_Task brief_. Filter the lines below, copying out each one that contains the string "farthest". Treat the match as case-sensitive.

Scene question records
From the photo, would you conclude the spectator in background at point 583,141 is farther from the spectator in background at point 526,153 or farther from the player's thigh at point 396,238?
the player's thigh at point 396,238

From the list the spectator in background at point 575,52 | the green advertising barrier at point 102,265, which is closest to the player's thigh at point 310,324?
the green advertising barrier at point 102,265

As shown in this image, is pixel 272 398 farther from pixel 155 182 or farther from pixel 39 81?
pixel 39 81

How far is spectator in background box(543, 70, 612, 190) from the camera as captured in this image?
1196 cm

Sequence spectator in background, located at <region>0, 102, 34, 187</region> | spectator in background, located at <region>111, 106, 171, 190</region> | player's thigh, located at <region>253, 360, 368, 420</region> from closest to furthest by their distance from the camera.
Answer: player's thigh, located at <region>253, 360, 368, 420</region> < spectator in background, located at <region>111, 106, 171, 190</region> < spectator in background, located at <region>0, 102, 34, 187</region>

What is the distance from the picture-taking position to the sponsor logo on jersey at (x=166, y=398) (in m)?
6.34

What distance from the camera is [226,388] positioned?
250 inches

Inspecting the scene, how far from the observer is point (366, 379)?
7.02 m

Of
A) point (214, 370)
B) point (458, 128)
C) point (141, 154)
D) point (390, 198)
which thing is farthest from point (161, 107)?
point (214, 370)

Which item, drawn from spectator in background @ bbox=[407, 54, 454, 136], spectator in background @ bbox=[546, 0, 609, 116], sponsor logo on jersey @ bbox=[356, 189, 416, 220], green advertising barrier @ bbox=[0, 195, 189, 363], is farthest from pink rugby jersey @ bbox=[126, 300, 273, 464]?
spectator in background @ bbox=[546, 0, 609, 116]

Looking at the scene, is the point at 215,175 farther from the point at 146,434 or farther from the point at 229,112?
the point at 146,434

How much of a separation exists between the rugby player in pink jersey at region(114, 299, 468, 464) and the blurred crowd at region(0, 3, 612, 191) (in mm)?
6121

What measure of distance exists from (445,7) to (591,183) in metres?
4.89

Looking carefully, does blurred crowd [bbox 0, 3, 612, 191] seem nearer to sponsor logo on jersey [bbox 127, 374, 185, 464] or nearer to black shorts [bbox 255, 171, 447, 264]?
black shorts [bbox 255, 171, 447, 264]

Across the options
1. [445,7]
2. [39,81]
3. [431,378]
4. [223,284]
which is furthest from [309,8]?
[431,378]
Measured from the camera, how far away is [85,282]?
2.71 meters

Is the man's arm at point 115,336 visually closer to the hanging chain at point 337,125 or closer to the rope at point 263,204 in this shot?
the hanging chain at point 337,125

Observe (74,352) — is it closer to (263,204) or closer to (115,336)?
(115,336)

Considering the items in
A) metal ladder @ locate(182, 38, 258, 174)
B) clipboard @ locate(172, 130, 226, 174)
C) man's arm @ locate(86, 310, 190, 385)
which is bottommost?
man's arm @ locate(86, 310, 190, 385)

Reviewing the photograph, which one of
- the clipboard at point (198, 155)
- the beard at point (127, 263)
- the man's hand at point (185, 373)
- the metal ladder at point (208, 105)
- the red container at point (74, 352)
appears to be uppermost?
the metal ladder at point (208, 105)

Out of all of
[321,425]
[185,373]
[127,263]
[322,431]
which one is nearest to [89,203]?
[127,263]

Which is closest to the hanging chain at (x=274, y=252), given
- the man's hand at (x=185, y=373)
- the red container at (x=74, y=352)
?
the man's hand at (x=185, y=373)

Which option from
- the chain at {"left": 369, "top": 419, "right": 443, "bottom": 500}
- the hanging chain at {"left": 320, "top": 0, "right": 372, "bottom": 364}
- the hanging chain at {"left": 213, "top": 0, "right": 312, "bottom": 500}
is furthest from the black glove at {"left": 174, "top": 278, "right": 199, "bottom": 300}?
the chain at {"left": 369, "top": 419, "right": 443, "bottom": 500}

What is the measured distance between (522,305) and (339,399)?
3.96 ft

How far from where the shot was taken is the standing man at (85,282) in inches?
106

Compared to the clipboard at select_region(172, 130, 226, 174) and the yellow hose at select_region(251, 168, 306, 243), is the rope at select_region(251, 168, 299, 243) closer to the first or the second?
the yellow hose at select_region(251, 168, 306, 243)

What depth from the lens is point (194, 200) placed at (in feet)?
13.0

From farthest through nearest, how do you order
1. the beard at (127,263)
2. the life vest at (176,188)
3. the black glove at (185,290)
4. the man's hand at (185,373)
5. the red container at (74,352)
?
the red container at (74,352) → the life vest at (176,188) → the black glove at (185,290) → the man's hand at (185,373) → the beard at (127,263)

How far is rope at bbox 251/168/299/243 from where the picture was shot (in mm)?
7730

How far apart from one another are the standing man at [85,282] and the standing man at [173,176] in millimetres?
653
==
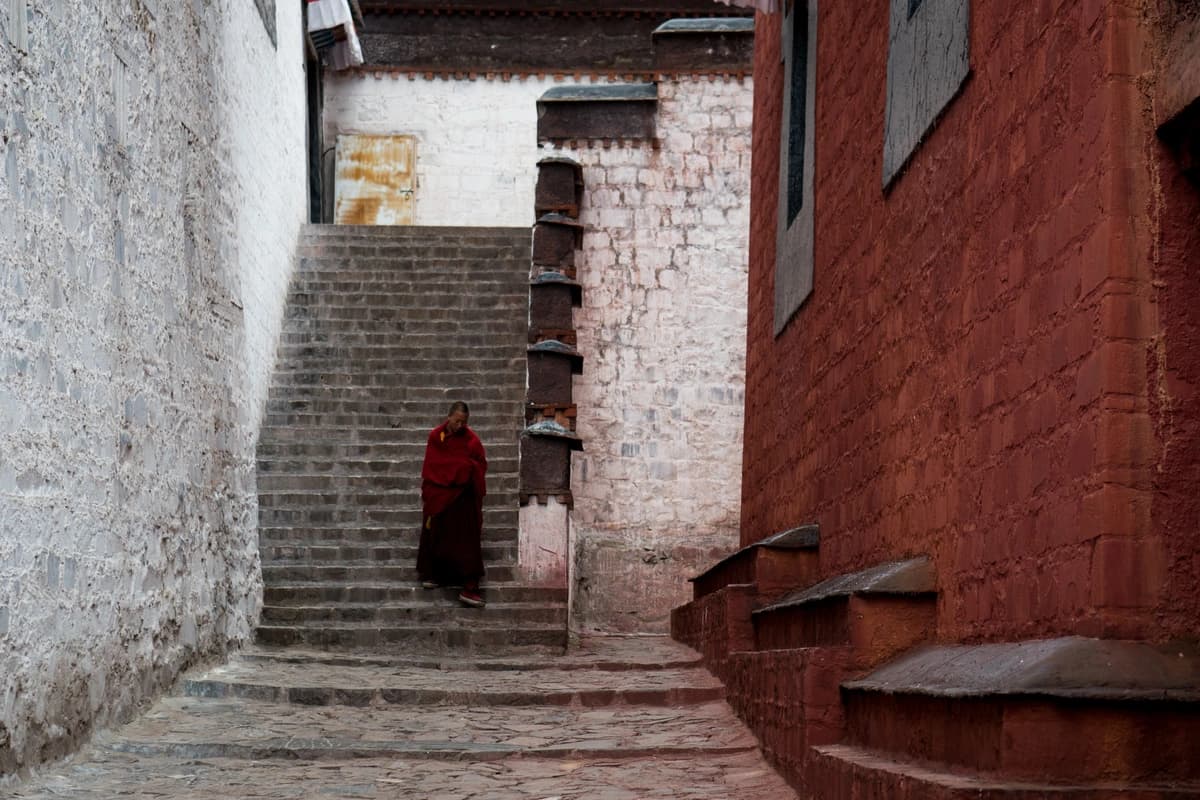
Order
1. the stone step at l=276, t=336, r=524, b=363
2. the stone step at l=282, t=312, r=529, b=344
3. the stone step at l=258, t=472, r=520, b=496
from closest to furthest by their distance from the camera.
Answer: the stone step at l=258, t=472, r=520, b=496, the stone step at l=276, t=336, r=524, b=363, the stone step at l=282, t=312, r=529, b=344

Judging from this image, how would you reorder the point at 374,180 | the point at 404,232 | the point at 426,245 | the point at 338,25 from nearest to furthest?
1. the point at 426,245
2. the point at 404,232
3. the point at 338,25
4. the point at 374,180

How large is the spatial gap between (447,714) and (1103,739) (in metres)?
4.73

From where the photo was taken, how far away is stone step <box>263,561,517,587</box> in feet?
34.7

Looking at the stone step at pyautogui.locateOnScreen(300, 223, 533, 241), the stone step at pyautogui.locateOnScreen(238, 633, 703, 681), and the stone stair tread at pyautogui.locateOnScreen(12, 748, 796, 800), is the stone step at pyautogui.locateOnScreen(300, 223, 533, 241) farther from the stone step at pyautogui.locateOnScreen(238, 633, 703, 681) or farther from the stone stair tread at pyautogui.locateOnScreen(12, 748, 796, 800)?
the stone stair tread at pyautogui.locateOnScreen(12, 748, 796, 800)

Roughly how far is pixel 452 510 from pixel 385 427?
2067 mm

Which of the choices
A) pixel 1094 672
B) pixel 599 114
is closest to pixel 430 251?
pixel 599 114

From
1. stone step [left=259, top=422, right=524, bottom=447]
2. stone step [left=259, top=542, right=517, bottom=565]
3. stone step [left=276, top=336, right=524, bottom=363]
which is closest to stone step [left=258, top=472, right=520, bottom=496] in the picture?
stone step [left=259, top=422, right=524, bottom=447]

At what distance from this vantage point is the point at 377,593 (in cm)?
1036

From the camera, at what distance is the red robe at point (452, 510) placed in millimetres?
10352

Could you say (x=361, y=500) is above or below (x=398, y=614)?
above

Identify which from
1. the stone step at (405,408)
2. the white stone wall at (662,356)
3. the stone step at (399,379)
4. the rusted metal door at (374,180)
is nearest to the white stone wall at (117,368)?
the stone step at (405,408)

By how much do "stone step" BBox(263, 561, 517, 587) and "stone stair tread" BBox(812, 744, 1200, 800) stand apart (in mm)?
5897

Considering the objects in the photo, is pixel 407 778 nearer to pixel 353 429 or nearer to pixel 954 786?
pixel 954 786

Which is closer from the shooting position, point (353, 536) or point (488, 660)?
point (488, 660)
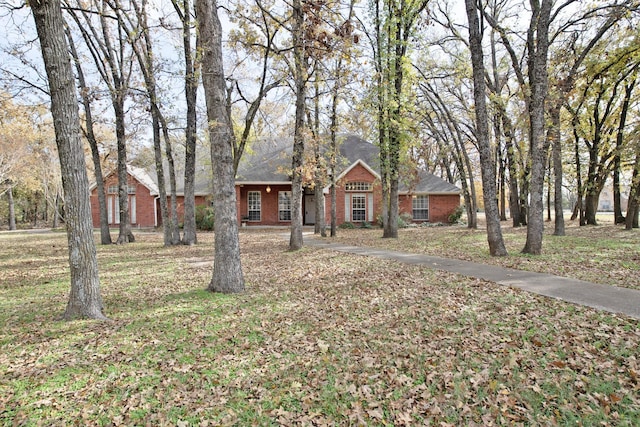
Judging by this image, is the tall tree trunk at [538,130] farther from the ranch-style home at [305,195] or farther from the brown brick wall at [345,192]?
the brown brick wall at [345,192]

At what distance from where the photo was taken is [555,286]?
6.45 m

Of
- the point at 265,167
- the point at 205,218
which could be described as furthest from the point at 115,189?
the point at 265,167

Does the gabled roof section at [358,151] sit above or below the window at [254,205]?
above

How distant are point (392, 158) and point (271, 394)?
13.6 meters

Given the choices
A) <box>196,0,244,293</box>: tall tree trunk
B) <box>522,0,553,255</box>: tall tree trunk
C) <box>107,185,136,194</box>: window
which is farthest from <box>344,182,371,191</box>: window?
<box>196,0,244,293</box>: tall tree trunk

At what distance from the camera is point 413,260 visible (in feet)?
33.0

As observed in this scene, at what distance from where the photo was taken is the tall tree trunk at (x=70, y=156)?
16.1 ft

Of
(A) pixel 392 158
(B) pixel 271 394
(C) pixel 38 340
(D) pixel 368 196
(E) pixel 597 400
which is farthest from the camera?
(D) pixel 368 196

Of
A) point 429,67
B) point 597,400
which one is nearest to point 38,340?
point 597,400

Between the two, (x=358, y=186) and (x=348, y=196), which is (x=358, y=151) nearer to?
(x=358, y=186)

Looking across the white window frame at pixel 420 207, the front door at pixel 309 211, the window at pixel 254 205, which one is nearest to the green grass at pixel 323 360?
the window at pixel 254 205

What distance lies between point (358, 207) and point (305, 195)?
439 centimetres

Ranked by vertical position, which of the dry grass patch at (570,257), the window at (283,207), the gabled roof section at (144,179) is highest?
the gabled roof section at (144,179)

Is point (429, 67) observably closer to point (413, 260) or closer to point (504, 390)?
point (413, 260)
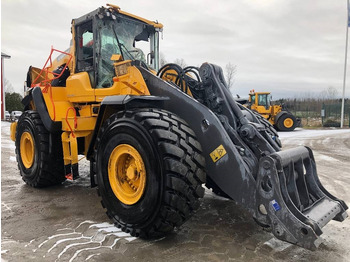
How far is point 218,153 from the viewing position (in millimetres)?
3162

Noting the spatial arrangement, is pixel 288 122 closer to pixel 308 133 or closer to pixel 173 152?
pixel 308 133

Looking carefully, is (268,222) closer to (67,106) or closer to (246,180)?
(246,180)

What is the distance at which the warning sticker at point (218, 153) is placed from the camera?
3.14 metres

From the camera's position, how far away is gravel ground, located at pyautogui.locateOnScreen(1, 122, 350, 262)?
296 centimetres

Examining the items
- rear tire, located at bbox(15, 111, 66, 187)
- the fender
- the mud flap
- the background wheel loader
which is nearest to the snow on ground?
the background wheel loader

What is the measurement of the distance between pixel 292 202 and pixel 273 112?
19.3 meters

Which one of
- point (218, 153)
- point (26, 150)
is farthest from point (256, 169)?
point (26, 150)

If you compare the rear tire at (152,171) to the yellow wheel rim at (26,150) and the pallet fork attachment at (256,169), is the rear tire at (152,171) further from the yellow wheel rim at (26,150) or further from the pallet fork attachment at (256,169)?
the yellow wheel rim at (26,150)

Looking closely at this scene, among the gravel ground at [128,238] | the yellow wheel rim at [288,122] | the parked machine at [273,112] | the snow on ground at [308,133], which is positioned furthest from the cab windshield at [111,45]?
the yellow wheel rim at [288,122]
--
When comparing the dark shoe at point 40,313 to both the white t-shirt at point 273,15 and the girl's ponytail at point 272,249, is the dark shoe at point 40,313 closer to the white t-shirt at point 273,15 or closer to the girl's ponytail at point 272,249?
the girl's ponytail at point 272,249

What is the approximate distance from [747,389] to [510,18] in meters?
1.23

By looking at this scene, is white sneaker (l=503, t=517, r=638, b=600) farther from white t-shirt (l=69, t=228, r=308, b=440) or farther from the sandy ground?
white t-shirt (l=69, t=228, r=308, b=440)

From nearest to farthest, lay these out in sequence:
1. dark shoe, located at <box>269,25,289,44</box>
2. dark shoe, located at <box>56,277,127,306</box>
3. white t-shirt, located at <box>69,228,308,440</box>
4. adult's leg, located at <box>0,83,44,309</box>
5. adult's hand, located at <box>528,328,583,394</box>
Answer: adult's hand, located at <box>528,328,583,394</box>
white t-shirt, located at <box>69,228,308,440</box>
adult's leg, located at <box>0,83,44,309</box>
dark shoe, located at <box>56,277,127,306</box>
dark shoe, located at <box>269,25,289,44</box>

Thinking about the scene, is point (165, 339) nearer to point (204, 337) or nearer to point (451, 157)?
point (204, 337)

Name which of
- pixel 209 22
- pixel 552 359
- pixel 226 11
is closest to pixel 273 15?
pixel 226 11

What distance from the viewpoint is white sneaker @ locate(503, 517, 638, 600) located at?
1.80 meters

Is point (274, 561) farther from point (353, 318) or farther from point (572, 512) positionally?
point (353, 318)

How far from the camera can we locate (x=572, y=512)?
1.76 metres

_The output_.
which thing is farthest from point (161, 107)?
Which item, drawn from spectator in background @ bbox=[407, 54, 454, 136], spectator in background @ bbox=[546, 0, 609, 116], sponsor logo on jersey @ bbox=[356, 189, 416, 220], green advertising barrier @ bbox=[0, 195, 189, 363], is farthest from pink rugby jersey @ bbox=[126, 300, 273, 464]?
From farthest through nearest, how do you order
which is farthest from <box>344,182,371,191</box>: window?
which is farthest from the camera?
is farthest from point (256, 169)?
From nearest to farthest, lay these out in sequence:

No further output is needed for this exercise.